Gainesville Chamber's Goal is to Create Jobs "from the GED to the PhD"

23, July 2013

Susan Davenport, the new Vice President of Economic Development at the Gainesville Area Chamber of Commerce, wasn't planning on leaving Austin, Texas. When confronted with the opportunity to move to Gainesville, however, Davenport saw a community dedicated to creating jobs and becoming an incubator for new, innovative companies in all industries.

Davenport will bring her expertise to Gainesville to assist the area's growing economy. In her 12 years in Austin, Davenport worked on business recruitment, started a business retention and expansion program, coordinated a regional tech startup program for the state, and started a program for tech executives to support entrepreneurs.

Below is an excerpt from the Gainesville Sun:

While the innovation economy has received a lot of attention, Davenport said the Chamber is focused on creating jobs “from the GED to the Ph.D.”

“We want a whole panorama of jobs and skill sets that provide opportunities broadly across this community,” she said. “I'm being very mindful to look through industry sectors and understand where those opportunities can be gleaned and then understand how we're going to go after them.”

Davenport was born in Texas, grew up in Tupelo, Miss., and returned to Texas to study nursing.

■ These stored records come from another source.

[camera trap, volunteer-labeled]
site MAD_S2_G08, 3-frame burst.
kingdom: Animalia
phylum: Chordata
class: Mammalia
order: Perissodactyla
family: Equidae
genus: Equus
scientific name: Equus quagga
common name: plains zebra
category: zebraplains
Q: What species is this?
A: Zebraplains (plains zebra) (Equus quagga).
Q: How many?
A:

After working as a registered nurse for five years, she returned to school to pursue her interest in politics, earning a master's degree from the Lyndon B. Johnson School of Public Affairs at the University of Texas.

At first, she intended to go into health care policy, but after taking a business class, she became hooked on economics. Her background in medicine and economics led to an opportunity with the Austin Chamber when they were looking for someone to recruit bioscience companies.

“They were like, ‘This is wonderful. You can talk to pharmaceutical companies,' ” she said.

Davenport said Austin became a much different place during her time there, having grown to 4,400 technology companies employing 109,000 people.

“If anybody asked me what was responsible for that it was that well-orchestrated, organized and funded strategy that the business community put forward and the leadership that they exuded,” she said. “We could do that here easily with the assets that this community has.”